Data pulled from a collection
# # # #

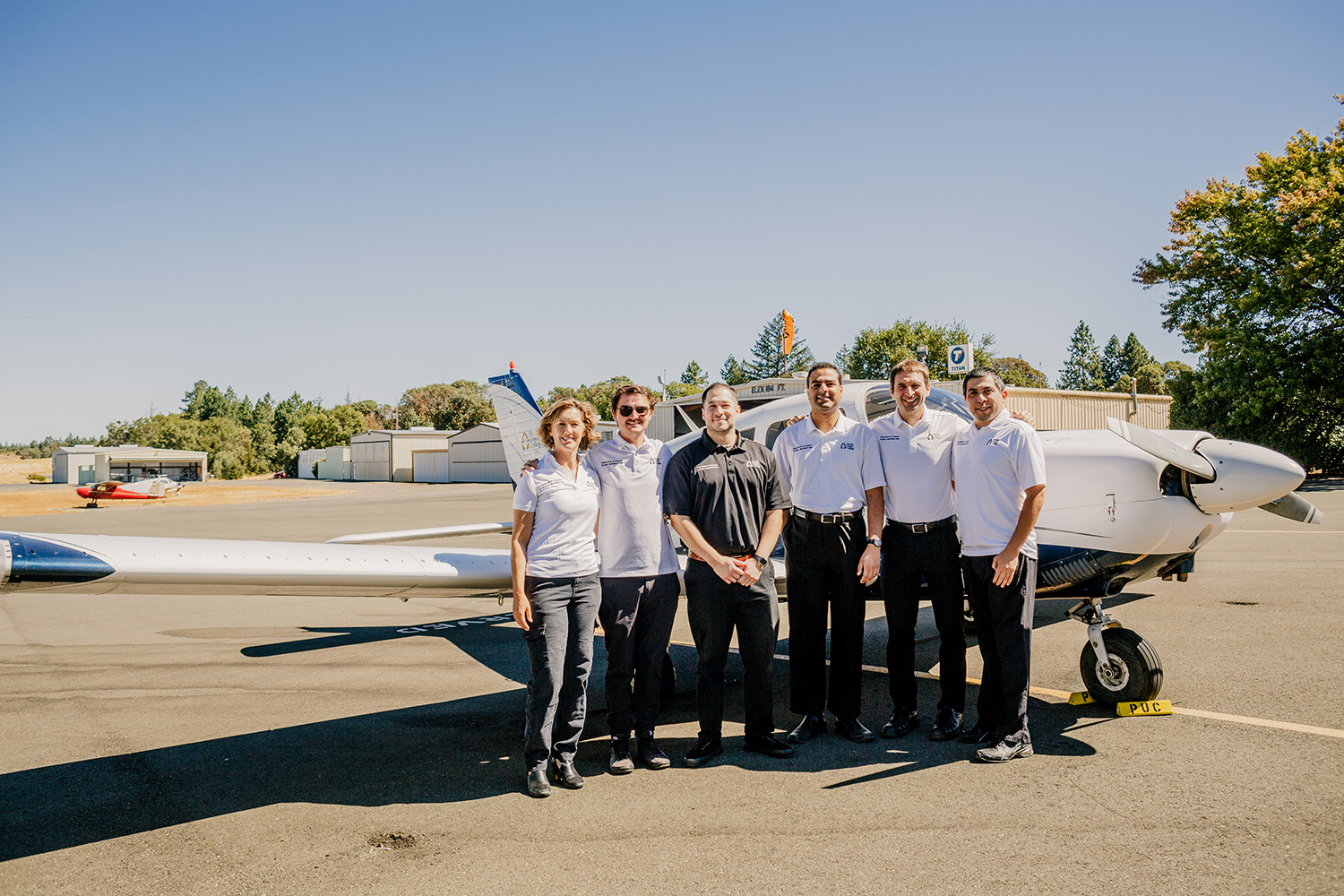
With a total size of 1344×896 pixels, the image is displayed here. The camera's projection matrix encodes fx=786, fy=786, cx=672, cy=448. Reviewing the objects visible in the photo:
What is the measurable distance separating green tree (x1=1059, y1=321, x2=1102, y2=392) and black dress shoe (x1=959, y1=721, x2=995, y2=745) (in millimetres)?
88874

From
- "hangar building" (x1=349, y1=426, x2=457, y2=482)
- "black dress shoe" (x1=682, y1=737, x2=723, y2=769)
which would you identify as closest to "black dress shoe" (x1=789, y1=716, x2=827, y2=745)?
"black dress shoe" (x1=682, y1=737, x2=723, y2=769)

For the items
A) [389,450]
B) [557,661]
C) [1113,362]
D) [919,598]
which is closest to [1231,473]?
[919,598]

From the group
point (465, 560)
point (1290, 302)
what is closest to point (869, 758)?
point (465, 560)

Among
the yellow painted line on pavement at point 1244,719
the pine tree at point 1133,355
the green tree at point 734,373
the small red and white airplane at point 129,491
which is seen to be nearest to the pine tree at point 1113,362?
the pine tree at point 1133,355

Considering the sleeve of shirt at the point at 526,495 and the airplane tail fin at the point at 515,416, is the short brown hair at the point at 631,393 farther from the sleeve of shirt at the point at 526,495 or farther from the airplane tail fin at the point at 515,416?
the airplane tail fin at the point at 515,416

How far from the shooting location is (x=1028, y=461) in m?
3.99

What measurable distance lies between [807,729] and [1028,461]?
187cm

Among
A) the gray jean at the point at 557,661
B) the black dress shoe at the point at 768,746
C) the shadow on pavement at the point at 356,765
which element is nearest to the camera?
the shadow on pavement at the point at 356,765

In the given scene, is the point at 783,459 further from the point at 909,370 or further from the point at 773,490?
the point at 909,370

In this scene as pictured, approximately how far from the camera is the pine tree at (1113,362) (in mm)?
95438

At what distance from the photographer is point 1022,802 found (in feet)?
11.4

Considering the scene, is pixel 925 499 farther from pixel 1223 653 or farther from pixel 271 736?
pixel 271 736

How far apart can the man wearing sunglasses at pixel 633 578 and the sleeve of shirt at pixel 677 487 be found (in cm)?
5

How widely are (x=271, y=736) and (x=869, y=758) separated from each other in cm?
349
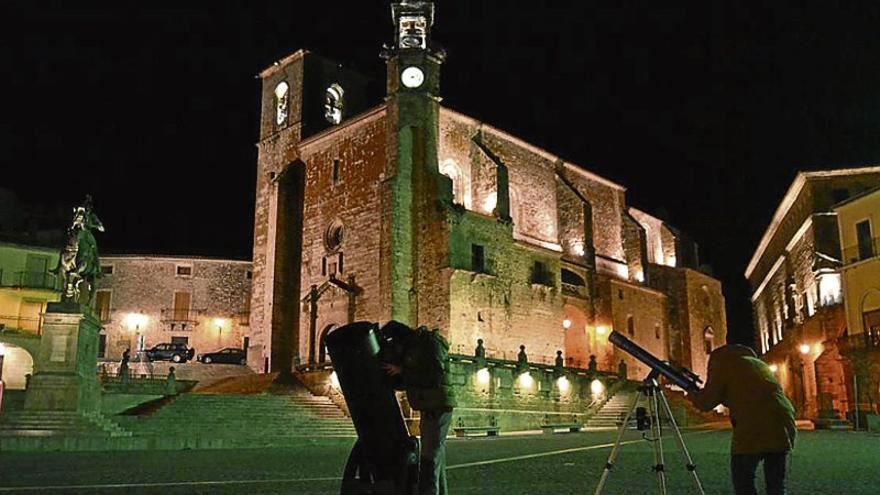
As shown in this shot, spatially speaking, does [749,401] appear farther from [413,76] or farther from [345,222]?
[345,222]

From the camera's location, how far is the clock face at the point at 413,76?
34.5m

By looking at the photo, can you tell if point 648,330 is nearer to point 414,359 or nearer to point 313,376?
point 313,376

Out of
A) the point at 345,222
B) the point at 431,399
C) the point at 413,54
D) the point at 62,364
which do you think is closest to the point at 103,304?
the point at 345,222

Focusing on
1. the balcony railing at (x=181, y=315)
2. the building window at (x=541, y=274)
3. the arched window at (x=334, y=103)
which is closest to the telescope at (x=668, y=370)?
the building window at (x=541, y=274)

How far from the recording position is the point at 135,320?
43.4m

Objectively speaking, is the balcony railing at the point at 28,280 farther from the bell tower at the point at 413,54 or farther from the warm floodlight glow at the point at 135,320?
the bell tower at the point at 413,54

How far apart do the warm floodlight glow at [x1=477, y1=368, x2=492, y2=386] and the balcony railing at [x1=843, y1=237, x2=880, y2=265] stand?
17492 mm

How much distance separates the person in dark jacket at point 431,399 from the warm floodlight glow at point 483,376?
2453cm

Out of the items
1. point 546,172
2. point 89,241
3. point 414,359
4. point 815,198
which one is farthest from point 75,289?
point 815,198

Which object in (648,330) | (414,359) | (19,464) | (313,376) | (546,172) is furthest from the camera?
(648,330)

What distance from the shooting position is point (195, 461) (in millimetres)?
13148

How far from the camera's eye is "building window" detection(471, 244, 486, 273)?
34.5 meters

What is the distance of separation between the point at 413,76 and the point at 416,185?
16.0ft

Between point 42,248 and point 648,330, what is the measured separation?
34.3 metres
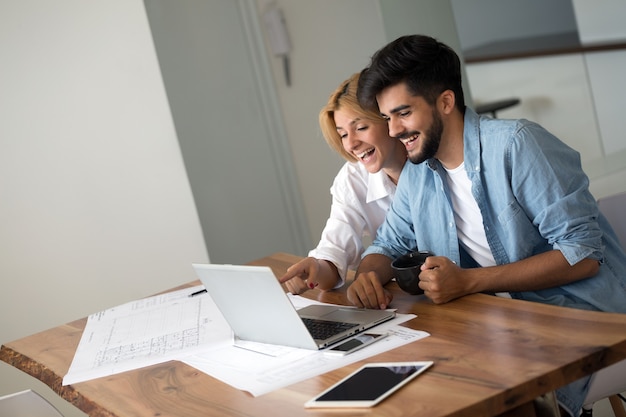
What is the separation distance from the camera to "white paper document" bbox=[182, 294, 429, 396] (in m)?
1.51

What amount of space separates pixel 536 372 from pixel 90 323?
1527 mm

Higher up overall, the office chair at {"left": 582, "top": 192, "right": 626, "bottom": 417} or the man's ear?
the man's ear

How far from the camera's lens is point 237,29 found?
484 cm

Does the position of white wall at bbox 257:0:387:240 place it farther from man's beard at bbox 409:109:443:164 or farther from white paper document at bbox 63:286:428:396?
man's beard at bbox 409:109:443:164

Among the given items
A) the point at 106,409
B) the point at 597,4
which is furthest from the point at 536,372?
the point at 597,4

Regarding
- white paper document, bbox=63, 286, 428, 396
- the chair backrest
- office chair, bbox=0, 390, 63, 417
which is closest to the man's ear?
the chair backrest

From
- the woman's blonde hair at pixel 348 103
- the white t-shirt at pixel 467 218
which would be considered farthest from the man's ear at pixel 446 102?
the woman's blonde hair at pixel 348 103

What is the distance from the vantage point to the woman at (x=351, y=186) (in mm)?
2180

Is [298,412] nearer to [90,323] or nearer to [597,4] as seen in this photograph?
[90,323]

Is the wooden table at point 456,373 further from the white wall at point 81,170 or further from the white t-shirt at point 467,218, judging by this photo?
the white wall at point 81,170

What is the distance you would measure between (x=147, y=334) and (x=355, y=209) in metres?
0.73

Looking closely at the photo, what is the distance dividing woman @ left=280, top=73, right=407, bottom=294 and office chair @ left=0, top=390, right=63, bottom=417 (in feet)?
2.19

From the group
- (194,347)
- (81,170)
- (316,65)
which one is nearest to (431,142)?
(194,347)

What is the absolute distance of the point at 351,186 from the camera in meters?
2.51
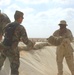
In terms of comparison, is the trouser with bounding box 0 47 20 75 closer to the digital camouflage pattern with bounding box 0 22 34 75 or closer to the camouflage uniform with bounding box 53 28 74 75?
the digital camouflage pattern with bounding box 0 22 34 75

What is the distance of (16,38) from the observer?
624 centimetres

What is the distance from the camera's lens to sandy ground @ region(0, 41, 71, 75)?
8148mm

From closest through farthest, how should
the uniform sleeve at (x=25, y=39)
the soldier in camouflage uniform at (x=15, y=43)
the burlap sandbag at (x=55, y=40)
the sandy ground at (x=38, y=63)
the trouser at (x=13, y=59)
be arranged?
the uniform sleeve at (x=25, y=39) → the soldier in camouflage uniform at (x=15, y=43) → the trouser at (x=13, y=59) → the burlap sandbag at (x=55, y=40) → the sandy ground at (x=38, y=63)

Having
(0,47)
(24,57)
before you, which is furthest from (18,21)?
(24,57)

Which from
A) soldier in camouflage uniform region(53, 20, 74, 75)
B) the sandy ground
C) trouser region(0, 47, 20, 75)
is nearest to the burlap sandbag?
soldier in camouflage uniform region(53, 20, 74, 75)

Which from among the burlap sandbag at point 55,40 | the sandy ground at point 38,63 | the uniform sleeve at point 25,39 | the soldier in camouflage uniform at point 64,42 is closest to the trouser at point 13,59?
the uniform sleeve at point 25,39

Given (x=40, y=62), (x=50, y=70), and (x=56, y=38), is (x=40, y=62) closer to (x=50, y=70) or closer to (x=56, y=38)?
(x=50, y=70)

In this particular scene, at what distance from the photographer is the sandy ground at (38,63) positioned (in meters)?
8.15

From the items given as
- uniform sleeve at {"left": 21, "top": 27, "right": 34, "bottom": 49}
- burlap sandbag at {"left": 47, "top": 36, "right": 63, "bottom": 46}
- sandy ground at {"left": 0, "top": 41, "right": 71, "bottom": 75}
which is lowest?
sandy ground at {"left": 0, "top": 41, "right": 71, "bottom": 75}

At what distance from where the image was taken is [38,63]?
9.05 metres

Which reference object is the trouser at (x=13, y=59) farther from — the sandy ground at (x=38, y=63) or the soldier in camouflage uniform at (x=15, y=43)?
the sandy ground at (x=38, y=63)

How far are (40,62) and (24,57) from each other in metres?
0.61

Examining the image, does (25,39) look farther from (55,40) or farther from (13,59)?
(55,40)

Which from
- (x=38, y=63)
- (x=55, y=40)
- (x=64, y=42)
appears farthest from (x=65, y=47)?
(x=38, y=63)
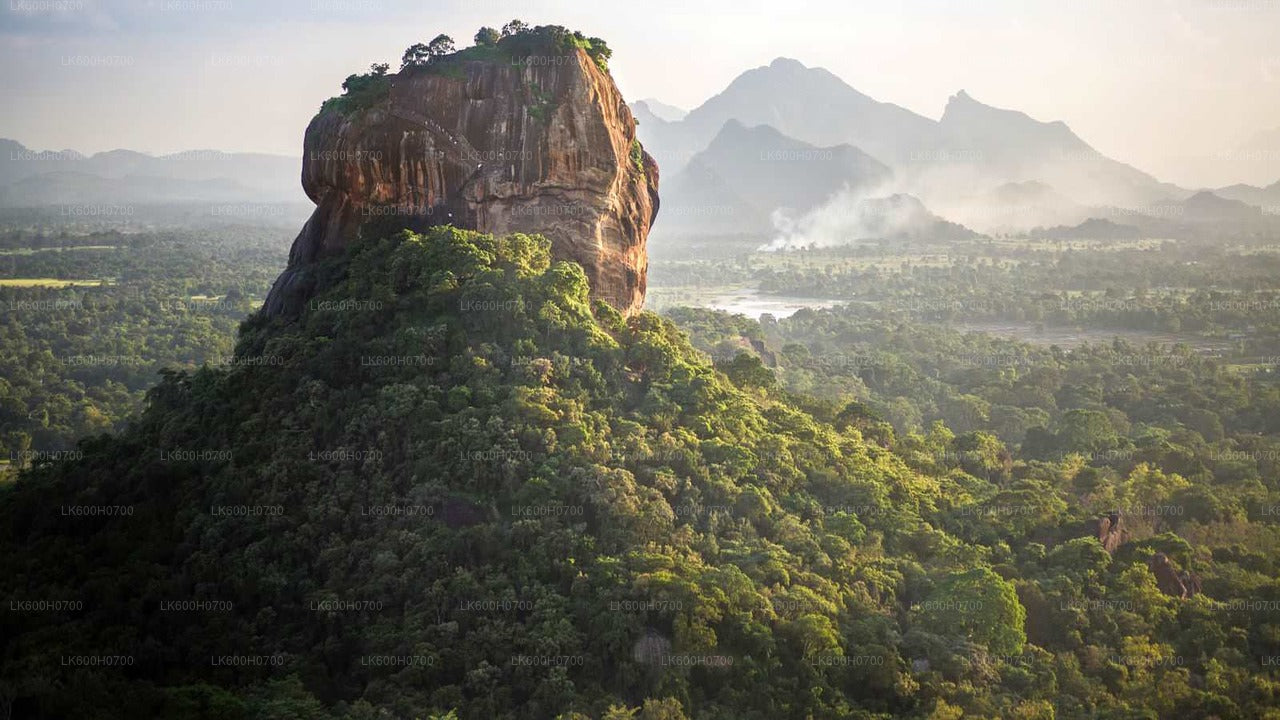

# # # #

Retype the records from the line that contains "From the items given as" through the end of the records, including both of those ends, and leave the pictures out of your answer.

### SOLUTION FOR THIS TASK
From the items given as
- uniform sleeve at {"left": 21, "top": 27, "right": 34, "bottom": 49}
- burlap sandbag at {"left": 47, "top": 36, "right": 63, "bottom": 46}
- sandy ground at {"left": 0, "top": 41, "right": 71, "bottom": 75}
which is lowest?
sandy ground at {"left": 0, "top": 41, "right": 71, "bottom": 75}

At what distance from where the image was taken is [38,63]?
9.05 metres

Which reference object is the trouser at (x=13, y=59) farther from — the sandy ground at (x=38, y=63) or the soldier in camouflage uniform at (x=15, y=43)?
the sandy ground at (x=38, y=63)

How far are (40,62) and (24,57) from each other in metres?
0.61

Examining the image, does (25,39) look farther from (55,40) or farther from (13,59)?
(55,40)

Which from
- (x=38, y=63)
- (x=55, y=40)
- (x=64, y=42)
appears farthest from (x=65, y=47)?
(x=38, y=63)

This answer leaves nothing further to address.